## Source text
Gwangju News

International Magazine for Gwangju and Jeollanam-do

Vol. 10, Issue 02   February 2010   rss

The Hairdresser’s House – Life in a “Slabijib”

Feature

Nine halmoni (할머니, the polite form of address for elderly women in Korean) sit cross-legged on the linoleum, a shallow dish of kimchi and some rice between them. As the food dwindles, their chatter undying, one rises, slides open the screen door, and unhooks her barbers’ shears from a peg on the courtyard wall. Amid eager gestures from the other women, a second halmoni seats herself before the mirror and lets the hairdresser pin a robe under her chin.


Nine halmoni (할머니, the polite form of address for elderly women in Korean) sit cross-legged on the linoleum, a shallow dish of kimchi and some rice between them. As the food dwindles, their chatter undying, one rises, slides open the screen door, and unhooks her barbers’ shears from a peg on the courtyard wall. Amid eager gestures from the other women, a second halmoni seats herself before the mirror and lets the hairdresser pin a robe under her chin.

Geum-soon (not her real name) has lived and worked in the neighbourhood behind Yangdong Market for thirty years, running an unlicensed hair salon out of her home. Her customers are her long-time neighbours. In these colonies of low-rise houses dating from the 1960s, a largely aging population supports itself on simple skills. Fortune tellers’ poles pierce the air, flapping canvasses delineate makeshift restaurants, and parked outside a few gates are metal wheelbarrows, used to collect scrap materials and garbage from around the city.

## Short exercise a
According to the feature, how long has Geum-soon lived and worked in the neighbourhood behind Yangdong Market?
The rows that come next are separate material and have no connection to the feature above.

## Supplied material
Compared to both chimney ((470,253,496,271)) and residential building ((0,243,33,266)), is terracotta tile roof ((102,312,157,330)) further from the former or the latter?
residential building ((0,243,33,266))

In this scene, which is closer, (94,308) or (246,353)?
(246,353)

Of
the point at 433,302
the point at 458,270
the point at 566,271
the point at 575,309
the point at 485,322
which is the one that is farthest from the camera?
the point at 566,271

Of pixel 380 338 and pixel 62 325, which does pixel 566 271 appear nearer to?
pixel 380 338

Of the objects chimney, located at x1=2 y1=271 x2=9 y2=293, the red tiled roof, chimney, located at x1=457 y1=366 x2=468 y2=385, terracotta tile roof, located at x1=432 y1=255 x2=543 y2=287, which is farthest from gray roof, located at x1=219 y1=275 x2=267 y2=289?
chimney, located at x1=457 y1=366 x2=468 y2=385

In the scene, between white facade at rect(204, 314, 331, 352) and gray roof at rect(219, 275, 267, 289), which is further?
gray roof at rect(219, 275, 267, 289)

## Short exercise b
Pull out every line of the rows that contains the string "chimney". Case counts.

## Right answer a
Thirty years.

## Right answer b
Compared to both chimney ((470,253,496,271)) and residential building ((0,243,33,266)), is terracotta tile roof ((102,312,157,330)) further from the former or the latter?
Of the objects chimney, located at x1=2 y1=271 x2=9 y2=293, the red tiled roof, chimney, located at x1=457 y1=366 x2=468 y2=385, terracotta tile roof, located at x1=432 y1=255 x2=543 y2=287, which is farthest from gray roof, located at x1=219 y1=275 x2=267 y2=289?
chimney, located at x1=457 y1=366 x2=468 y2=385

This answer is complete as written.